A veces me da algo de temor andar del tingo al tango en medio de tanto silencio. Trato de manejar con cuidado y no hago las de algunos compañeros que se tiran a pasarse en rojo los semáforos, como que si solo ellos andaran circulando. De plano se creen inmortales. Anoche se llevaron de corbata a German, el de la pizzería. Dejó tres hijos el pobre. En el parque donde nos juntamos a esperar pedidos le estaban haciendo una colecta. Yo ya di. Casi nada. Pero algo es algo. No abunda la plata en estos días. Y eso que tengo trabajo. Igual no es mucho lo que se gana. Es una miseria lo que nos queda por viaje. De pobre no se sale con esta chamba. Pero gracias a Dios no estoy desempleado. Eso ha de ser duro en tiempos como estos.

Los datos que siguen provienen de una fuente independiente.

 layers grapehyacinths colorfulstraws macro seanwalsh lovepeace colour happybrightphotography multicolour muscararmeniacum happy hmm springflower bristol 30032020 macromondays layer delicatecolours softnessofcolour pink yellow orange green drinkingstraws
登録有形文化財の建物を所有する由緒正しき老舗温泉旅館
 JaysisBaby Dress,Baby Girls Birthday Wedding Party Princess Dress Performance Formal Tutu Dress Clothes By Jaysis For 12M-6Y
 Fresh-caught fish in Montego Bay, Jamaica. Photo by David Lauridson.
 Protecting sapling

“Muchos nos reciben la comida casi que con guantes. Nos consideran los grandes ‘contagiadores’ del Covid-19. Los ‘peligrosos’”.

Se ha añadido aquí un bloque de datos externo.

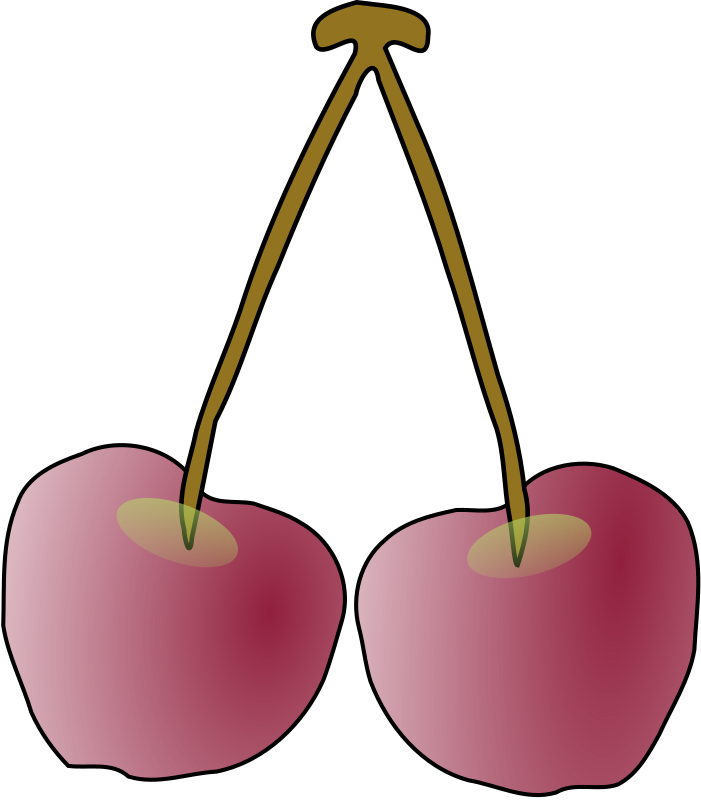 a pair of Oregon Columbia Gorge cherries by missiridia - A pair of cherries.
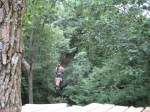 Mark Craven of Ashville, N.C. tries out the new Zip Line at Tree Frog Canopy Tours near Loudonville, Ohio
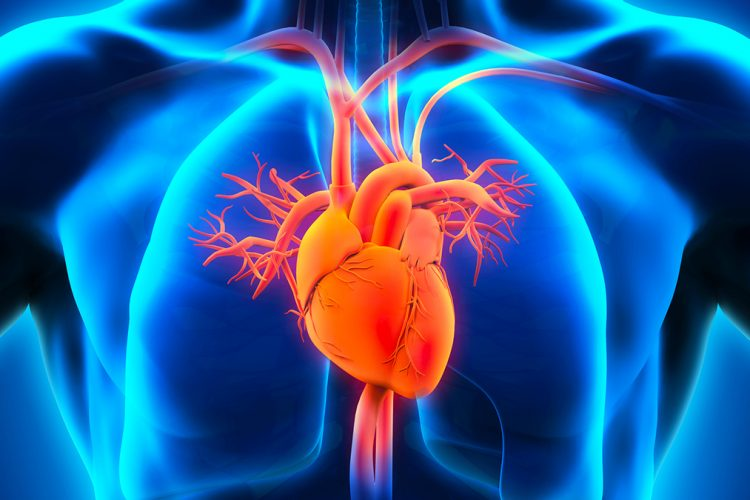 Shenjat e atakut kardiak që ndryshojnë te gratë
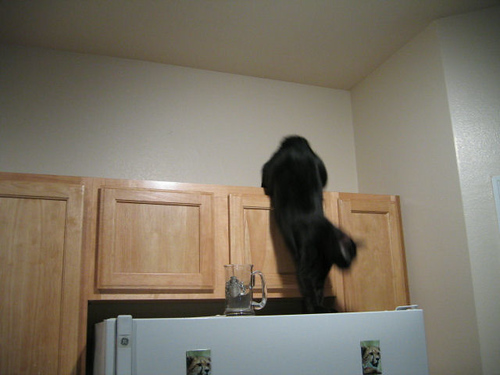 Kako leaping down from the kitchen cabinets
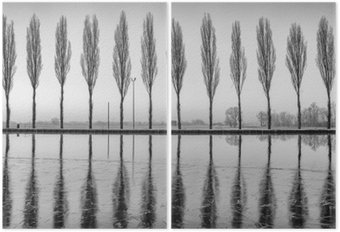 Díptico Alberi riflessi sul lago all'alba en bianco e nero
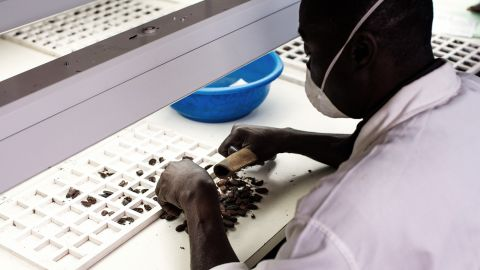 A worker checks the condition of cocoa beans to make sure they are free of mold, insect damage and disease.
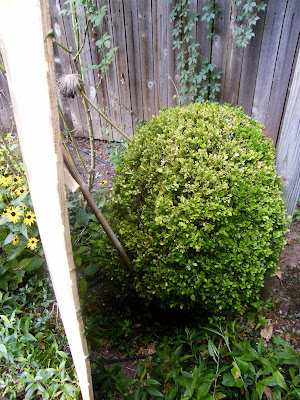 Large boxwood is shaded by a board and protected from SW sun.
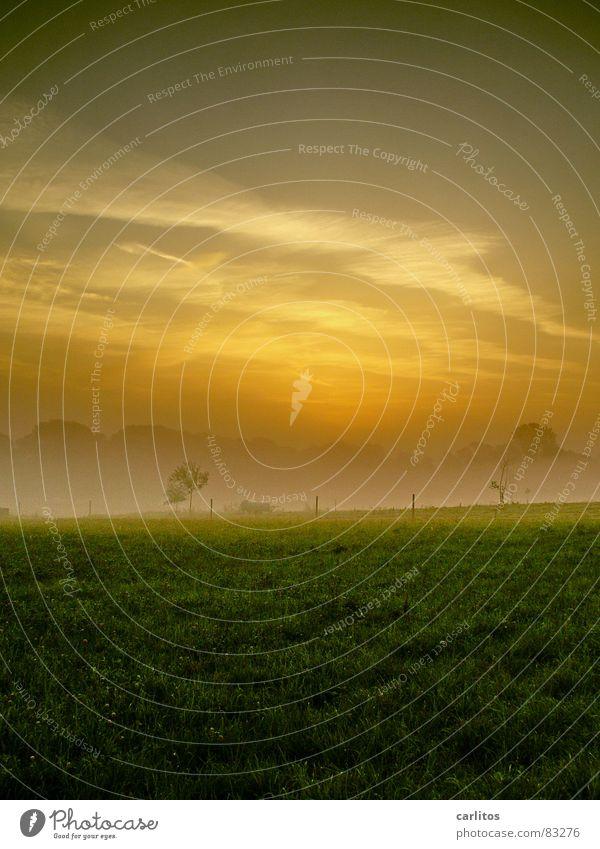 auf dem Land Morgennebel Nebel Wiese Zaun Dunst Wolken Farblosigkeit Licht Gras Nebelschleier Schleier Sonnenaufgang grün Herbst Morgendämmerung Seil Weide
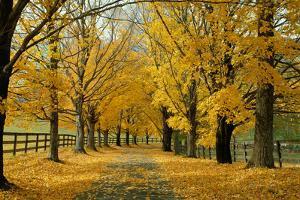 Autumn Trees near Waynesboro Virginia USA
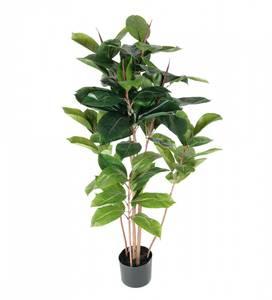 Bilde av Mr. Plant - Fikus Robusta 120 cm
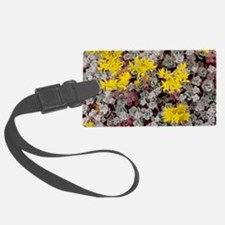 Stonecrop 'Cape Blanco' Luggage Tag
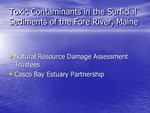 Toxic Contaminants in the Surficial Sediments of the Fore River, Maine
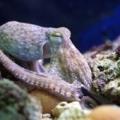 Oktopus, Clownfisch & Co: Die Helden der Meere jetzt im SEA LIFE hautnah erleben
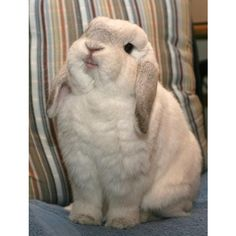 19 Reasons Bunnies Are The Most Underrated Pet ❤ liked on Polyvore featuring animals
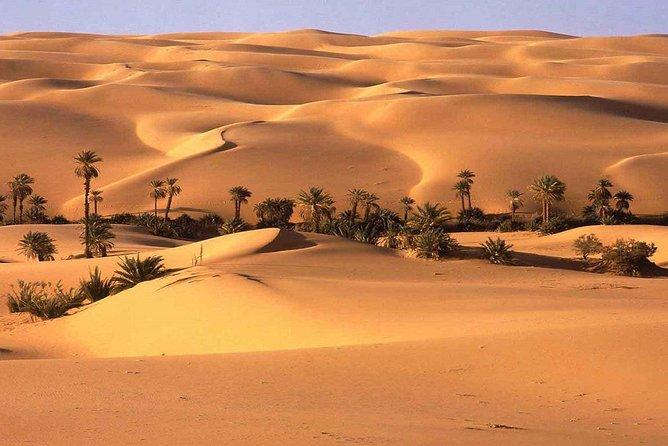 Oasis & Desert - 2 days - Private tour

Yo disfrutaba más los primeros días del toque de queda. Ese poder de transitar por una ciudad en la que tantos estaban encarcelados me hacía sentir importante. Pero ahora ya me aburrí de tanto silencio. Extraño la bulla. Y siento como que esta pesadilla nunca se va a terminar. Allí por donde vivo, conozco a cuatro familias que ya se contagiaron. Hasta muertos hubo entre ellos. Y no solo viejitos. También un joven no pudo con la enfermedad. Este coronavirus es traidor. Ataca por todos lados y no respeta a nadie.

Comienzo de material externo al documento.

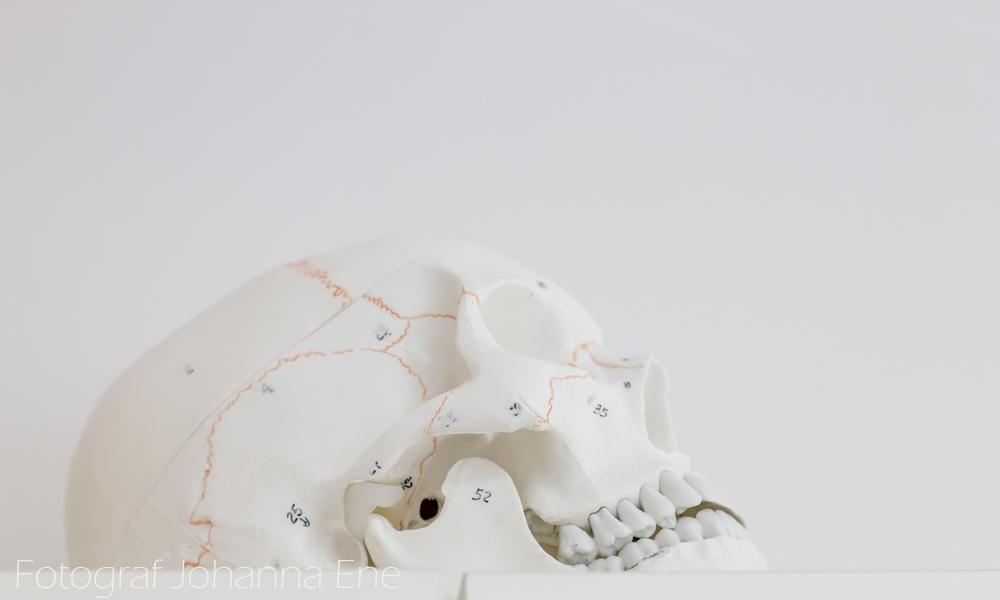 Modell av mänskligt kranium.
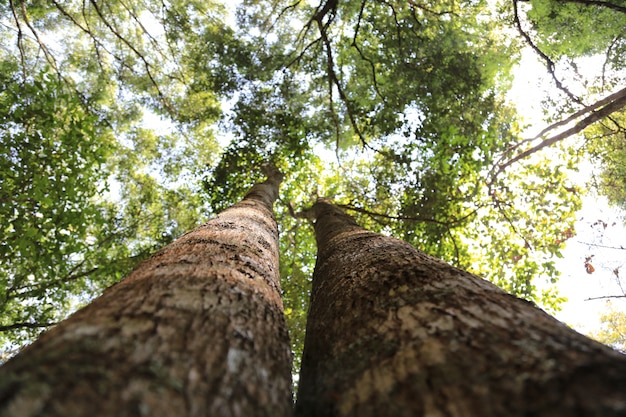 De dubbele boom sprong omhoog in de lucht.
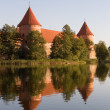 Trakai castle — Stock Photo #55727081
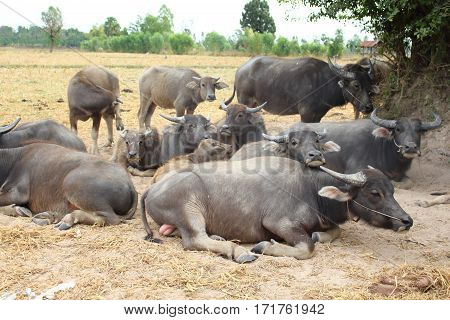 Many black buffalo chewing sleep and rest.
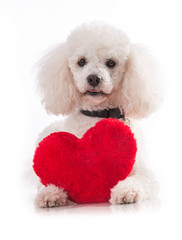 Lover valentine puppy dog with a red heart isolated.
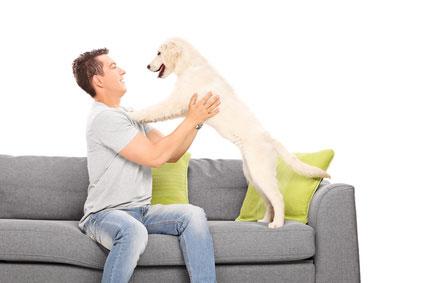 Hundesofa aus Rattan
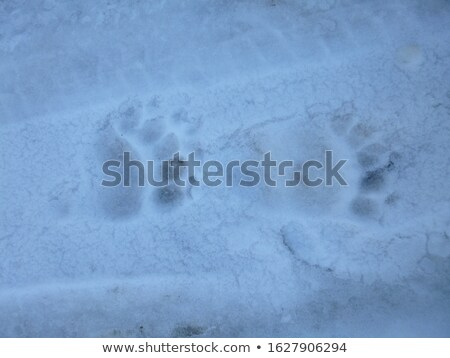 Beer sneeuw voorjaar hoogland gevaar wild Stockfoto © Kotenko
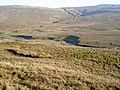 Sleddale Pasture - geograph.org.uk - 692663.jpg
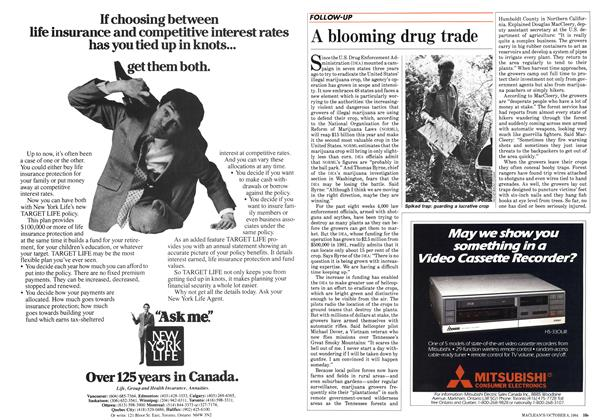 Article Preview: A blooming drug trade, October 1984 | Maclean's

El viernes pasado fui a dejar sushi a una fiesta de esas que están prohibidas. Eran como 30 los de la parranda. Estaban “hasta atrás”. Y con la música bien recia. Por gente como ellos, pensé, los hospitales se llenan. Raro que no les cayera la policía. Y más raro aun que ningún vecino los denunciara. Había guardaespaldas afuera. Eso lo explica todo. El compañero al que me encontré en la puerta me dijo que adentro hasta diputados había. Él les llevó carne asada. Por cierto olía bien sabrosa. Eso es de lo más duro de este trabajo. Cuando uno anda con hambre y le llega el olor de la comida rica, las tripas exigen. Y hasta dan ganas de perderse con el pedido y de llevarle cena a la familia de uno para que disfrute a lo grande.
Ojalá no me contagie de este mal tan feo. Eso de ir a hacer cola al hospital cuando ya ni respirar se puede ha de ser de la gran madre. Y ahí no hay tales de decir “denme un tanque de oxígeno ahorita mismo porque yo soy Adalberto G.”. Y sé que nadie me haría caso porque Adalberto G. es un “nadie”. Adalberto G., que soy yo, solo es poderoso si va en su moto a horas de la noche cuando la mayoría de gente está encerrada en su casa por el toque de queda.
Mi moto que huele a pizza mezclada con chao mein. Mi moto que me da de comer. Mi moto que me lleva y me trae. Mi vieja y compañera moto de la que aún me faltan 15 mensualidades por pagar.